■ ACTIONS TO TAKE ■
#1 Write out the part of the King Crimson concert review that begins at the words "The extended ballad" and stops after the words "into jam-band territory.)".
#2 According to the King Crimson concert review, which song's performance earned the group its first standing ovation of the night?

■ PAGE TEXT ■
[Start of section]

As was clear throughout, this unit didn’t lack in ambition or dexterity. The group members impressed when they took the circular, angular rock of “Breathless,” which shares many of the musical touchpoints for the band’s mid-’70s instrumental classic “Red,” and brought a whiff of aggression to what sounded on vinyl like a purely mathematical exercise. The band tackled both parts of King Crimson’s “Larks’ Tongues In Aspic,” remolding into an intricate suite that impressively climaxed with a rolling wall of drumming and trilling guitars that recalled the grandeur of ’70s-era Queen. Later, the menace, guitar snarl and frenetic energy of “Level Five” projected a sense of doom such that the crowd could have momentarily mistaken King Crimson for a white-collar version of Black Sabbath.
While often impressive during these musical excursions into the back catalog, it was the performances of the group’s best-known songs that this troupe shone brightest and seemed to connect emotionally with the audience. These hits, if King Crimson ever truly had any, were sprinkled throughout the two sets. Jakszyk’s sincere emoting on “Epitaph” (and joined by Collins’ soprano sax solo) made this performance an early highlight and earned the group its first standing ovation of the night. “Fallen Angel” featured the trio of drummers trading rolls (and percussionist roles) before Collins launched into a baritone sax solo. The Mellotron splendor of “In The Court Of The Crimson King” was many fans’ first introduction to Fripp’s mythology and the musicians relished the musical power in their hands and treated the material with special care. The cascading drum downbeats cracked like fireworks and meshing of undulating keyboards and vocal arias made this an invocation to ancient gods nearly forgotten.
The extended ballad “Starless” featured Collins’ soprano tracing the core melody and standout guitarwork from Fripp as he showed his uncommon vibrato technique — making the notes ring by shaking his wrist like a cellist — which is the secret behind his signature sustain that made such an impression on contemporaries like David Bowie and Brian Eno. (Fripp demonstrated it again as the band stretched “Easy Money” into jam-band territory.)
When called back for the encore, the group responded with their trump card: “21st Century Schizoid Man.” Few in this adoring crowd looked like they first heard this gem in a sample from a Kanye West jam. Fewer still headed for the exits as the band tore through the song’s jazzbo passages and intricate instrumental workouts with excitement and tenacity. This wasn’t a tired rehashing. The skronk-heavy song was an excuse to turn it loose and to bask in a love of musical exploration at breakneck pace. If this performance was a party, that is what we were celebrating.
Perhaps this degree of control is the secret to King Crimson’s longevity. Or, maybe it’s what inoculated the band as time and rosters have changed. Fripp and company thought out all the options and conceived this forum as entirely appropriate for a band nearing its 50th anniversary. Even improvisation and innovation need structure and this group’s commitment to both is laudatory when the state fair circuit demands so little for a meaty paycheck.
Pedantic or not, King Crimson does have something to teach. Whether in the form of a lecture or a recital, a performance like this shows progressive rock isn’t a retro subgenre. It can live and breathe rather than just be a glimpsed as a snapshot in time.

[End of section]

■ SUPPLIED ENTRIES ■
[Start of section]

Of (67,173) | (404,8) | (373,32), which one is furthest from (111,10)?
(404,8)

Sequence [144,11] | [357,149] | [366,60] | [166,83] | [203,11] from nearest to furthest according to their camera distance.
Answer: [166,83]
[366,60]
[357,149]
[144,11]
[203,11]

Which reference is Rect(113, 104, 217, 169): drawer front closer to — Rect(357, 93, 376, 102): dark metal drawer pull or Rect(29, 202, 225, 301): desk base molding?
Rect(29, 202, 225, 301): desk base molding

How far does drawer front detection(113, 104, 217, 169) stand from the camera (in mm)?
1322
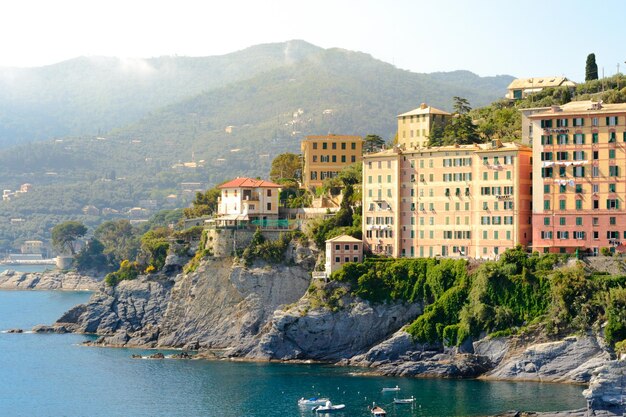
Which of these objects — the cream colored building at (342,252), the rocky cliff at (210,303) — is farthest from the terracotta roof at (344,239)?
the rocky cliff at (210,303)

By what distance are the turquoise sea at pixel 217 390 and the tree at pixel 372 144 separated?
123 ft

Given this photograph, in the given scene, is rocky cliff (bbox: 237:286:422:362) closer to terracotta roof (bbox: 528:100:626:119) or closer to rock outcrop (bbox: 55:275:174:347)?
rock outcrop (bbox: 55:275:174:347)

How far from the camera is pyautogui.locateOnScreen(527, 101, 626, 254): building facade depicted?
105 meters

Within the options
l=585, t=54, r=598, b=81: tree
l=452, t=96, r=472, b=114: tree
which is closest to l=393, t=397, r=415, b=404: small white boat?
l=452, t=96, r=472, b=114: tree

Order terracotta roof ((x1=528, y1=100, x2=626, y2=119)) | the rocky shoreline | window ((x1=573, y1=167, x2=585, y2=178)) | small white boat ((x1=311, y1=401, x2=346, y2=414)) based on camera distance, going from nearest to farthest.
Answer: small white boat ((x1=311, y1=401, x2=346, y2=414))
the rocky shoreline
terracotta roof ((x1=528, y1=100, x2=626, y2=119))
window ((x1=573, y1=167, x2=585, y2=178))

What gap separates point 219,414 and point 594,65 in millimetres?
74744

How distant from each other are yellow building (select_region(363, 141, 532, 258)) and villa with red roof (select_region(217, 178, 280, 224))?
43.0ft

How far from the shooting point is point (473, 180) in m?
112

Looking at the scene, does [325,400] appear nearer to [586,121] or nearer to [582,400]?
[582,400]

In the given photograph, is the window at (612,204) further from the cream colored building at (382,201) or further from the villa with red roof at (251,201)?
the villa with red roof at (251,201)

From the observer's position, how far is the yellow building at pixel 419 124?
452 ft

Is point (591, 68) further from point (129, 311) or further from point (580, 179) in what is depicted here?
point (129, 311)

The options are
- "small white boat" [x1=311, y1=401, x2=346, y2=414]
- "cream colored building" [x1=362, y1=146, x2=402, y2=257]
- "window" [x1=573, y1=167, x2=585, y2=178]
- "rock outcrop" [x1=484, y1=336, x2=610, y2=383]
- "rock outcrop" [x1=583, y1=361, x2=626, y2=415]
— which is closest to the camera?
"rock outcrop" [x1=583, y1=361, x2=626, y2=415]

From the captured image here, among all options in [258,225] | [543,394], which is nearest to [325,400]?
[543,394]
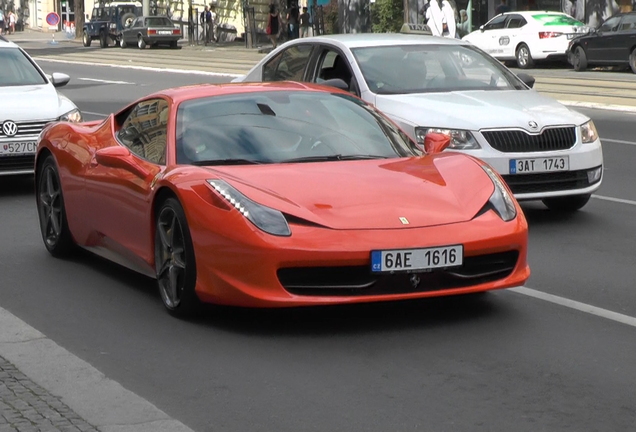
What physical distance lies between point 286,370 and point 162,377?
0.53 meters

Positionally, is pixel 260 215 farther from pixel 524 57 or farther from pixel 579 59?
pixel 524 57

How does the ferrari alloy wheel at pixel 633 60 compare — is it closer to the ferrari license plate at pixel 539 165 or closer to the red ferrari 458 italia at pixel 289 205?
the ferrari license plate at pixel 539 165

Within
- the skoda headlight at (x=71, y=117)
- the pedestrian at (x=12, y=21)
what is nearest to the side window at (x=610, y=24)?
the skoda headlight at (x=71, y=117)

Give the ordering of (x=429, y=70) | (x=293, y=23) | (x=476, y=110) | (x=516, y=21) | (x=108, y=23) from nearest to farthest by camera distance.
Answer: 1. (x=476, y=110)
2. (x=429, y=70)
3. (x=516, y=21)
4. (x=293, y=23)
5. (x=108, y=23)

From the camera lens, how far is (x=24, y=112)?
490 inches

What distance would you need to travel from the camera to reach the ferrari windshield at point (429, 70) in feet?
37.0

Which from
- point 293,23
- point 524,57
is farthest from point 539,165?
point 293,23

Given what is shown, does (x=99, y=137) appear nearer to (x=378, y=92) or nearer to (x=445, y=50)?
(x=378, y=92)

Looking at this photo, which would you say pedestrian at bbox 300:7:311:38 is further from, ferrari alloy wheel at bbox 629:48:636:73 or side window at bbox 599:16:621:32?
ferrari alloy wheel at bbox 629:48:636:73

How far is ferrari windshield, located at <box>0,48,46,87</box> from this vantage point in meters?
13.8

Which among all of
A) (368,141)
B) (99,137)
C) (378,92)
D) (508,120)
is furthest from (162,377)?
(378,92)

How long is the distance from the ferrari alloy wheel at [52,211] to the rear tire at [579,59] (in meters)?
24.7

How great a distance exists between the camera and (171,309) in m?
6.96

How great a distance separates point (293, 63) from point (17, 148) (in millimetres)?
2629
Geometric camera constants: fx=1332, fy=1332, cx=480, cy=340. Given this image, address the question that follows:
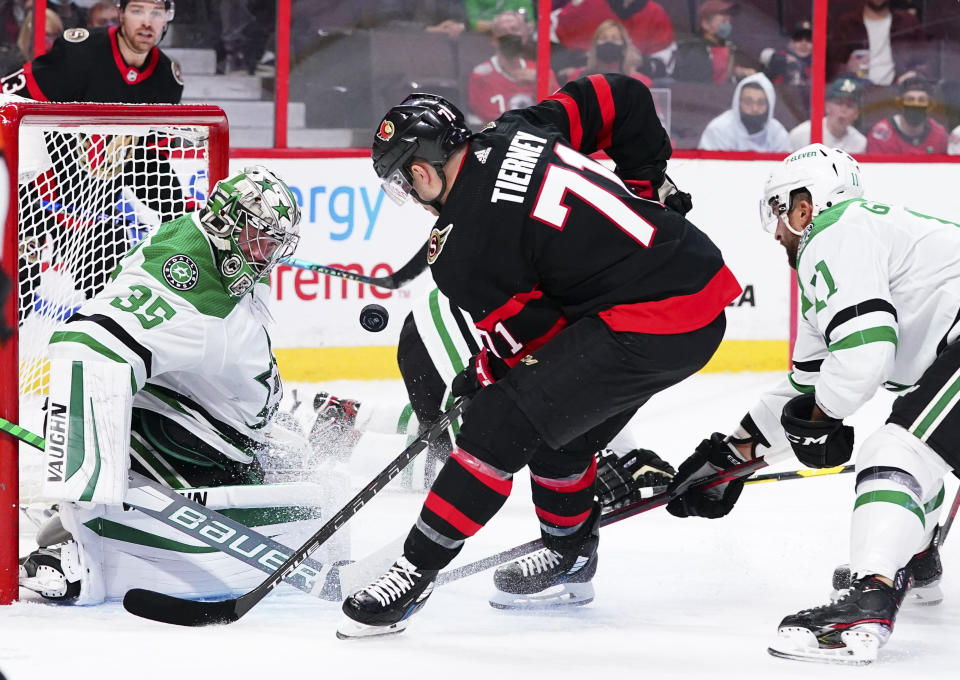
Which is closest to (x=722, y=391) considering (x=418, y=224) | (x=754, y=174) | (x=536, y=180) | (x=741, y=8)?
(x=754, y=174)

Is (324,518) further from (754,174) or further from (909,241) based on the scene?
(754,174)

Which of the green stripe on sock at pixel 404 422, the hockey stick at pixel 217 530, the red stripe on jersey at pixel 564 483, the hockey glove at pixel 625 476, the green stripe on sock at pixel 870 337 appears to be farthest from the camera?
the green stripe on sock at pixel 404 422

[End of section]

■ ANSWERS TO THE PROBLEMS ■
#1
The extended ballad “Starless” featured Collins’ soprano tracing the core melody and standout guitarwork from Fripp as he showed his uncommon vibrato technique — making the notes ring by shaking his wrist like a cellist — which is the secret behind his signature sustain that made such an impression on contemporaries like David Bowie and Brian Eno. (Fripp demonstrated it again as the band stretched “Easy Money” into jam-band territory.)

#2 "Epitaph"